- WHAT YOU NEED TO DO: Please reproduce the data below exactly, from the first line through the line containing "CHANEL Black Lambskin", and leave every later line out.

***** EXTRACTED ENTRIES

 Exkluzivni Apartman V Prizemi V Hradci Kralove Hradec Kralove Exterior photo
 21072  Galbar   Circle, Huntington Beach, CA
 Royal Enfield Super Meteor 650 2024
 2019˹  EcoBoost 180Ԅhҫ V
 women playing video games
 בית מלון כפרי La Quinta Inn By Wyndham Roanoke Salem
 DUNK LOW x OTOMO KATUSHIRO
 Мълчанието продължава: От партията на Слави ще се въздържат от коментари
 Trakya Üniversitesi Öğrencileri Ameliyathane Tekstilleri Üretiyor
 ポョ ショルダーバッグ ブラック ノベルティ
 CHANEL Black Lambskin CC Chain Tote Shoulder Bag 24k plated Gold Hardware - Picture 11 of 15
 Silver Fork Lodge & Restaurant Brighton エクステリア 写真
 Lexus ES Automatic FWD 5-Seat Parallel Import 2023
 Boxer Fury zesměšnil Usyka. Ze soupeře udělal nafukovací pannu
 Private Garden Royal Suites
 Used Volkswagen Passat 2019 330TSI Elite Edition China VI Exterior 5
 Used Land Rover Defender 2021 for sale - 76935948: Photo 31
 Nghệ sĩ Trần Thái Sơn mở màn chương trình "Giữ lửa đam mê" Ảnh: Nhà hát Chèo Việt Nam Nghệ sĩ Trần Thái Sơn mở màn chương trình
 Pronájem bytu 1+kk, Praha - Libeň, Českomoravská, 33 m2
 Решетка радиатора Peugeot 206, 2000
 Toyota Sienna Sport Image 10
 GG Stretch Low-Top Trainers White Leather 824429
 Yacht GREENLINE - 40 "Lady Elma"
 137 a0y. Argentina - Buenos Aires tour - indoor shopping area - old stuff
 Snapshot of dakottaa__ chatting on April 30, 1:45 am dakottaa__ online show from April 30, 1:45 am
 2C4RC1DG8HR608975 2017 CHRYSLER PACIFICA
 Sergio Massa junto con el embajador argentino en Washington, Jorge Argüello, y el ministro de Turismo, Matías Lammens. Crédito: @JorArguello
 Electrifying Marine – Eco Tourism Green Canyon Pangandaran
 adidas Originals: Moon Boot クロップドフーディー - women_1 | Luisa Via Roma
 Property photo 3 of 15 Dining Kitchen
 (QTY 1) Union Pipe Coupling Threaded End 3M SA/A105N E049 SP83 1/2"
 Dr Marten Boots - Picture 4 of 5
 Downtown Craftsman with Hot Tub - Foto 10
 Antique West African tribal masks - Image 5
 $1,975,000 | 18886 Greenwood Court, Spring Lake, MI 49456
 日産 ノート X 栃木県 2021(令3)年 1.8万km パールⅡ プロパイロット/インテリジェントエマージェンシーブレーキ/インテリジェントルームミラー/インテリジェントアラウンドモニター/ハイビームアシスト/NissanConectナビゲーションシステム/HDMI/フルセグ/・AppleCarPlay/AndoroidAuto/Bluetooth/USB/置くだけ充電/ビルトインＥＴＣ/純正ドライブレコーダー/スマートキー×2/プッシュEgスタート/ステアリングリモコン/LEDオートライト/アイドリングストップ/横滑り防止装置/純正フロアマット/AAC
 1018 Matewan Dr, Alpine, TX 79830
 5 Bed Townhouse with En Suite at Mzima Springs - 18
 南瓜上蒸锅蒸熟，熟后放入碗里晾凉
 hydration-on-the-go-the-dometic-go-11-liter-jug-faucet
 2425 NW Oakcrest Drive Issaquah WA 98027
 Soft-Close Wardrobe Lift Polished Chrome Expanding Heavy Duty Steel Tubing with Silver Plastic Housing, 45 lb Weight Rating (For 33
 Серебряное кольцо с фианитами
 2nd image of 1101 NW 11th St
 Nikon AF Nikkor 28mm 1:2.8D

**********

- ANSWER SPACE:
 Exkluzivni Apartman V Prizemi V Hradci Kralove Hradec Kralove Exterior photo
 21072  Galbar   Circle, Huntington Beach, CA
 Royal Enfield Super Meteor 650 2024
 2019˹  EcoBoost 180Ԅhҫ V
 women playing video games
 בית מלון כפרי La Quinta Inn By Wyndham Roanoke Salem
 DUNK LOW x OTOMO KATUSHIRO
 Мълчанието продължава: От партията на Слави ще се въздържат от коментари
 Trakya Üniversitesi Öğrencileri Ameliyathane Tekstilleri Üretiyor
 ポョ ショルダーバッグ ブラック ノベルティ
 CHANEL Black Lambskin CC Chain Tote Shoulder Bag 24k plated Gold Hardware - Picture 11 of 15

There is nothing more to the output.